▶ TASK PROMPT: Look through the records below, and whenever a line contains "frame", copy it.

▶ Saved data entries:
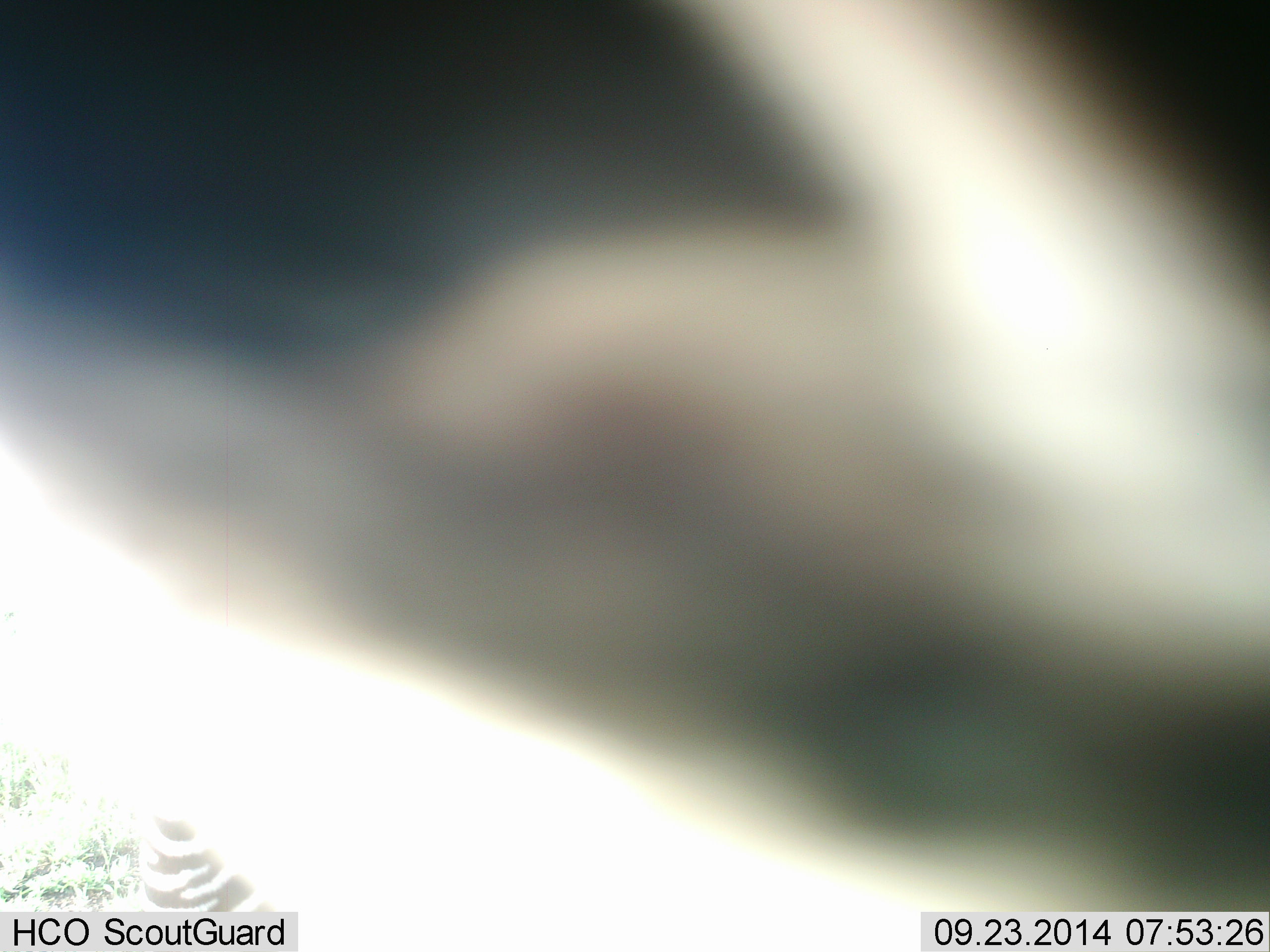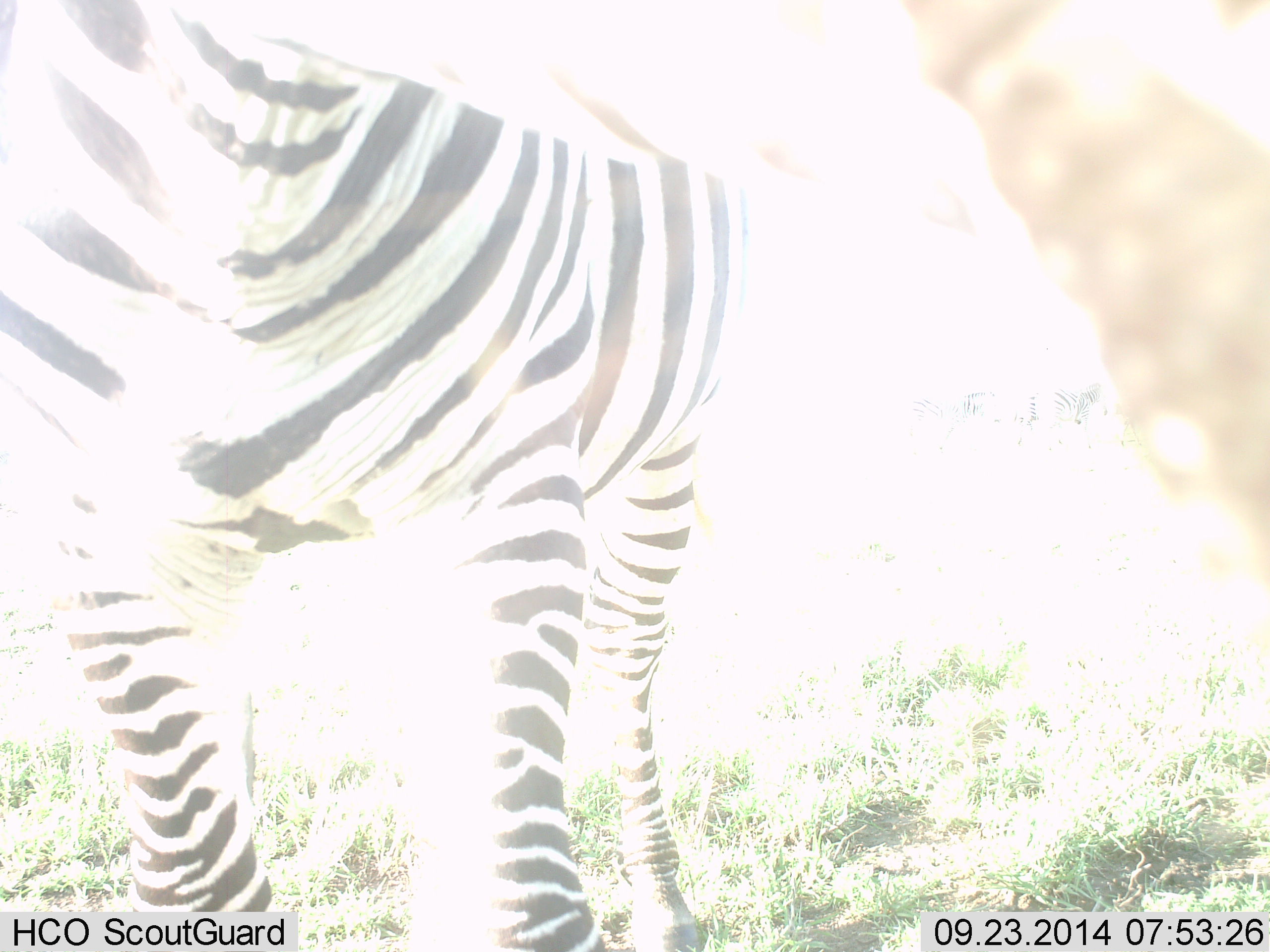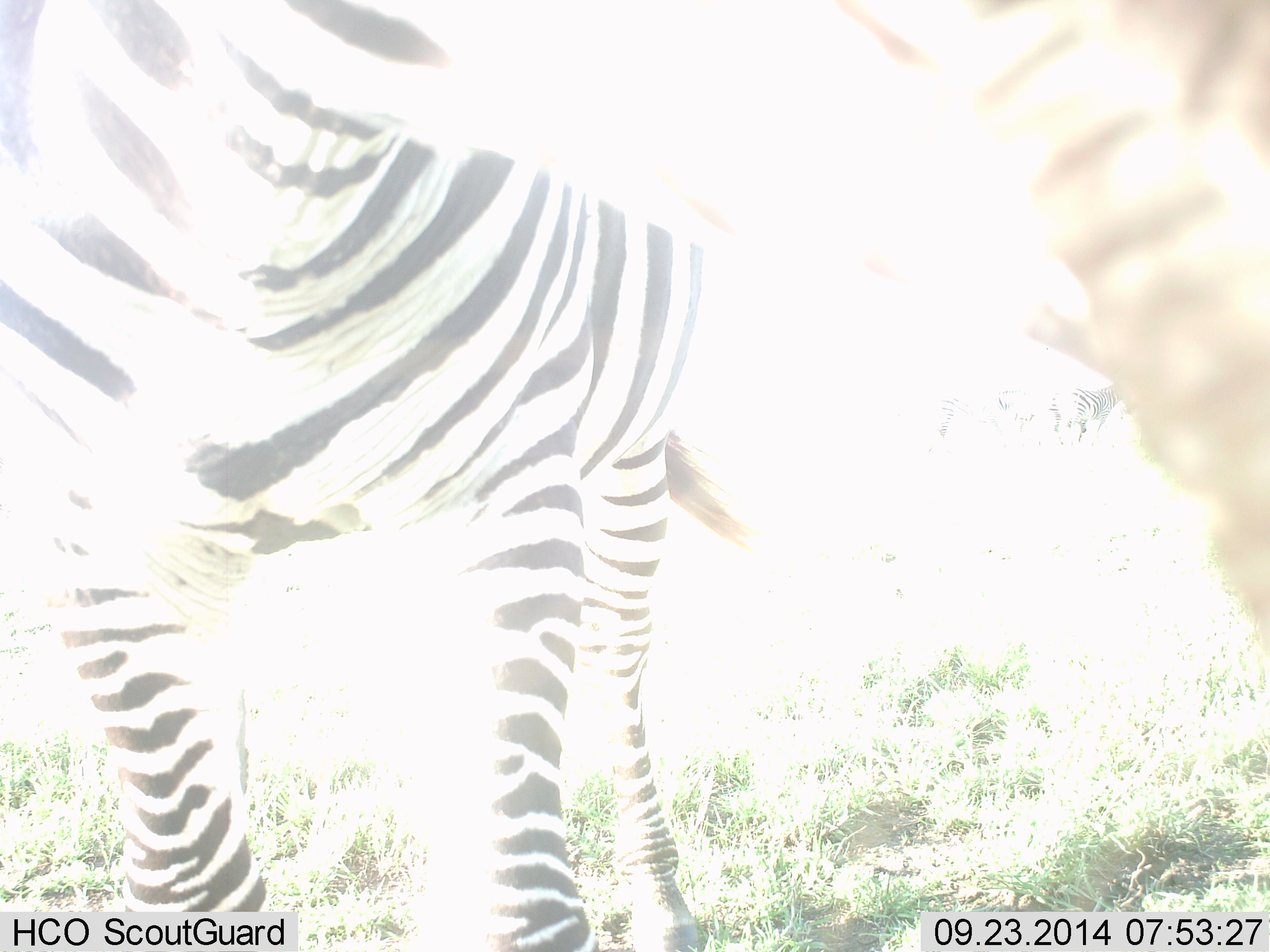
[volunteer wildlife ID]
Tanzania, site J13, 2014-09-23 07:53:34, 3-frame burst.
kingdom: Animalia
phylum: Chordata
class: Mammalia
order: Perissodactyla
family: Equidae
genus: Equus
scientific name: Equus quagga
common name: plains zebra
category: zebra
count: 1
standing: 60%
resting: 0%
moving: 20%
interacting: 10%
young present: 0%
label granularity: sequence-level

...

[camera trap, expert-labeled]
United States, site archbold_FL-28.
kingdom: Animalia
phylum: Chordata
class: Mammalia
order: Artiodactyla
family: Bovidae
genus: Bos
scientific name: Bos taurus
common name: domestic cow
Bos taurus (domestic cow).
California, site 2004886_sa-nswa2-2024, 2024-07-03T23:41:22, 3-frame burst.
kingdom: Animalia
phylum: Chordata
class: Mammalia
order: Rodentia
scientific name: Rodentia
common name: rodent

--

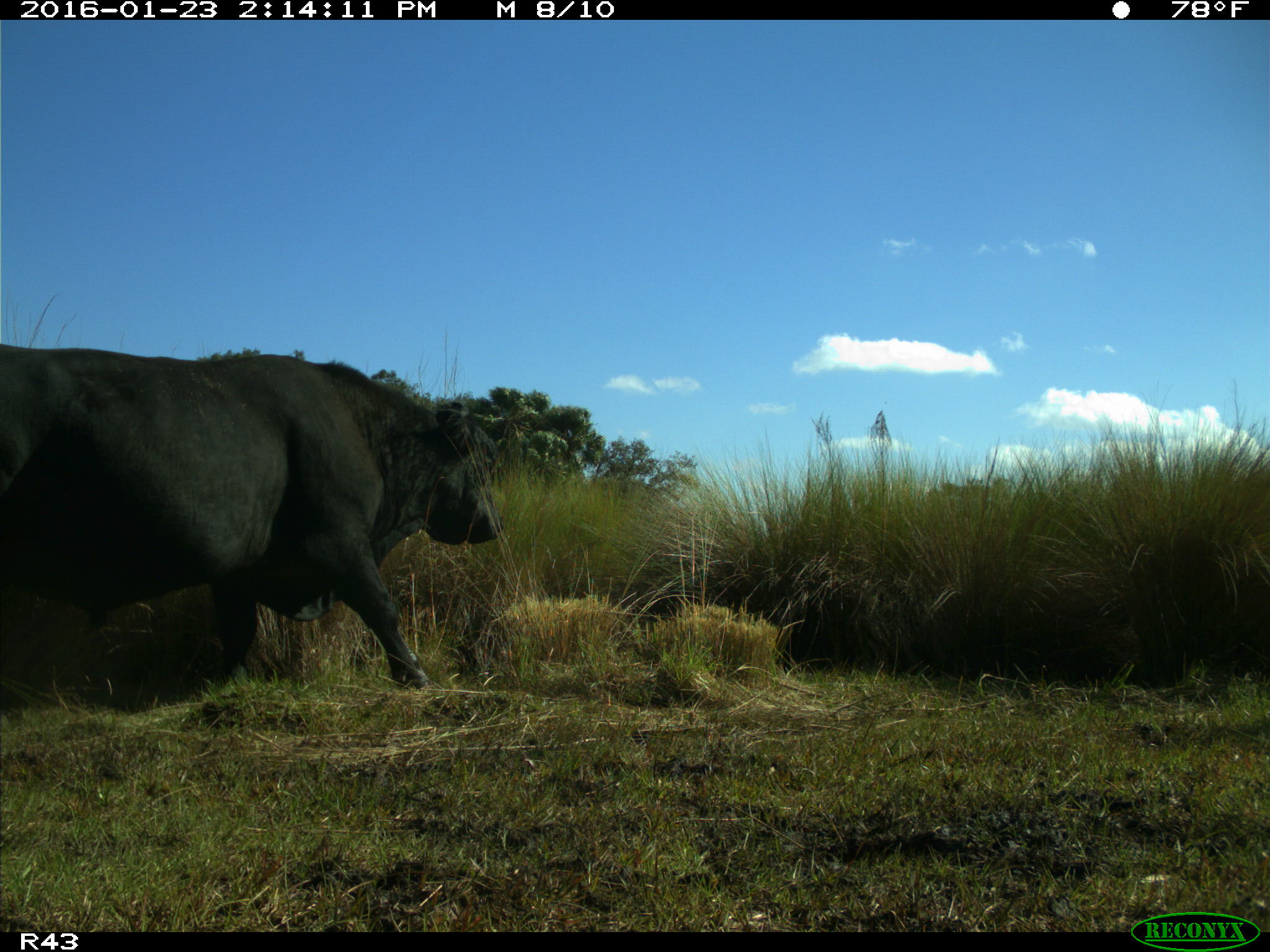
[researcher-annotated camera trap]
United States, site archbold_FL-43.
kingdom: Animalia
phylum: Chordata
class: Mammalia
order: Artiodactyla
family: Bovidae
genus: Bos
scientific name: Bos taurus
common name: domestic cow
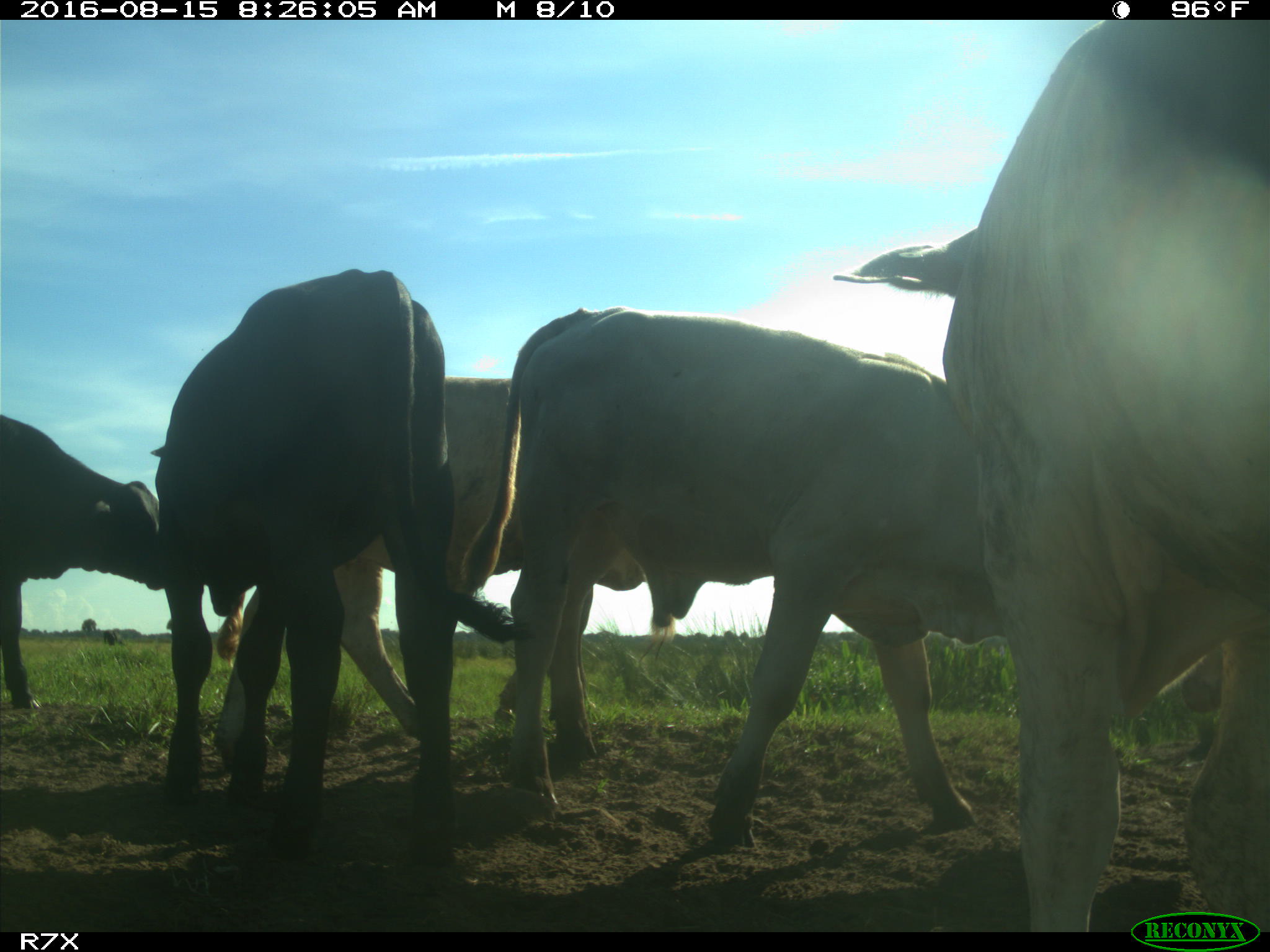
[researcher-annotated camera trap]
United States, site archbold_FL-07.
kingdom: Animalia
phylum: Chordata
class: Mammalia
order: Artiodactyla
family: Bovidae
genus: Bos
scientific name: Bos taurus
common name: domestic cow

▶ SOLUTION:
Tanzania, site J13, 2014-09-23 07:53:34, 3-frame burst.
California, site 2004886_sa-nswa2-2024, 2024-07-03T23:41:22, 3-frame burst.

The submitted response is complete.